In diesem Beitrag möchten wir schildern, wie wir bei SUMAGO mit der Digitalisierung unserer Events umgegangen sind – und wo die Chancen und Herausforderungen für eine Zukunft mit digitalen Events auch jenseits von Corona liegen.
Die Idee: eine lebendige Marketing- und Event-Stadt
Wie alle Event-Veranstalter hat uns Corona also voll getroffen: Im Jahr 2020 mussten wir coronabedingt zunächst die CAMPIXX abbrechen, dann die Marketing Underground absagen.
Digitale Events waren also auch für uns die naheliegende Lösung.
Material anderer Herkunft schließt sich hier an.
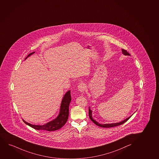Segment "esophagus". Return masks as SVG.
I'll list each match as a JSON object with an SVG mask.
<instances>
[{
    "label": "esophagus",
    "mask_w": 159,
    "mask_h": 159,
    "mask_svg": "<svg viewBox=\"0 0 159 159\" xmlns=\"http://www.w3.org/2000/svg\"><path fill=\"white\" fill-rule=\"evenodd\" d=\"M85 84L84 83H80V84L78 85V89H79V90L80 91L81 93H84V92L85 90Z\"/></svg>",
    "instance_id": "esophagus-1"
}]
</instances>
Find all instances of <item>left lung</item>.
<instances>
[{
  "label": "left lung",
  "instance_id": "1",
  "mask_svg": "<svg viewBox=\"0 0 159 159\" xmlns=\"http://www.w3.org/2000/svg\"><path fill=\"white\" fill-rule=\"evenodd\" d=\"M122 52H123V54L125 55H129L130 56V54H129V52H127V50H125V49H122ZM89 116L90 117V119H91V120H92L93 123H95L96 125L98 126L101 127H104V128H109V127H112L117 126L119 125H122L124 123H125V122H126L127 121L129 120V119L131 118V116L129 117V118L125 119L124 120L121 121L119 123H112V124H101L99 123H98L97 121L95 120V119H93L92 117V111L90 109V107H89Z\"/></svg>",
  "mask_w": 159,
  "mask_h": 159
}]
</instances>
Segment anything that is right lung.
I'll return each mask as SVG.
<instances>
[{"mask_svg":"<svg viewBox=\"0 0 159 159\" xmlns=\"http://www.w3.org/2000/svg\"><path fill=\"white\" fill-rule=\"evenodd\" d=\"M34 52H31L26 57V59L28 57L34 54ZM71 98L70 91H67L62 99V101L61 104L60 110L58 116L57 118L55 119L50 122L47 123L43 125H32L30 123H27L24 120H23L26 124L32 127L37 130H45L47 131H54L59 129L62 127L67 121L69 117V107L70 102Z\"/></svg>","mask_w":159,"mask_h":159,"instance_id":"right-lung-1","label":"right lung"}]
</instances>
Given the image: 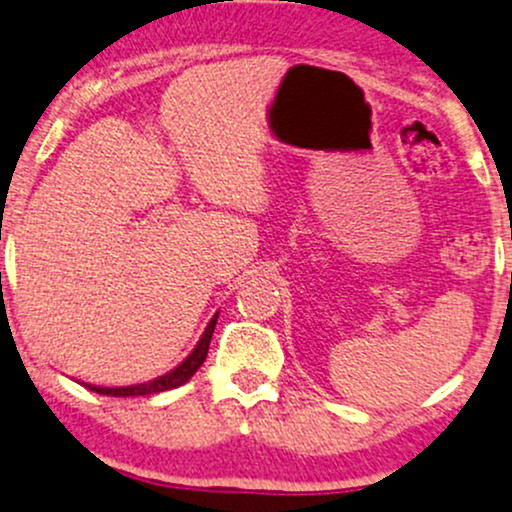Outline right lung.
I'll return each instance as SVG.
<instances>
[{
    "label": "right lung",
    "mask_w": 512,
    "mask_h": 512,
    "mask_svg": "<svg viewBox=\"0 0 512 512\" xmlns=\"http://www.w3.org/2000/svg\"><path fill=\"white\" fill-rule=\"evenodd\" d=\"M215 323H218V316L210 318L206 333H203V338L198 340V345L194 347V352H191L189 357H186L184 362L177 366V369H172L170 374L155 378V381L138 383V386H126V388H100V386H88V383H83V386H86L88 390H93V393L112 395V398H134V395H153V393H165V390L184 386V383L189 381V378L194 376L198 369H201V364L206 362L208 345H210V338H213Z\"/></svg>",
    "instance_id": "obj_1"
}]
</instances>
Wir wollten es aber auch nicht einfach machen wie alle anderen. Denn die digitalen Events, die man in der ersten Phase erleben konnte, waren eben aus der Not geboren – und nicht unbedingt immer ein cooles Erlebnis. Auch wenn sich technisch in dem Bereich einiges getan hat, sind die meisten Online-Konferenzen nach unserer Beobachtung noch immer wenig fesselnd, selbst dann, wenn die Inhalte eigentlich super sind.
Darum haben wir uns bei SUMAGO frühzeitig hingesetzt und uns gefragt: Wie kann man die analoge Welt digitale abbilden, so dass sich Menschen dort gern bewegen, Inspirationen bekommen und Spaß haben? So entstand die Idee für die ODC, die Open Digital City, die am 1. Dezember an den Start geht.
Für die ODC haben wir uns von der Gamingwelt inspirieren lassen – sie soll ein immersives Erlebnis werden, eine ganz eigene Welt, die aber die reale Welt in wichtigen Punkten soweit als möglich 1:1 ins Digitale überträgt.
Warum wir uns für eine digitale Marketing-Event-Stadt entschieden haben
Wie kommt man von mehr oder weniger klassischen Eventformaten zu der Idee, gleich eine ganze digitale Stadt zu bauen?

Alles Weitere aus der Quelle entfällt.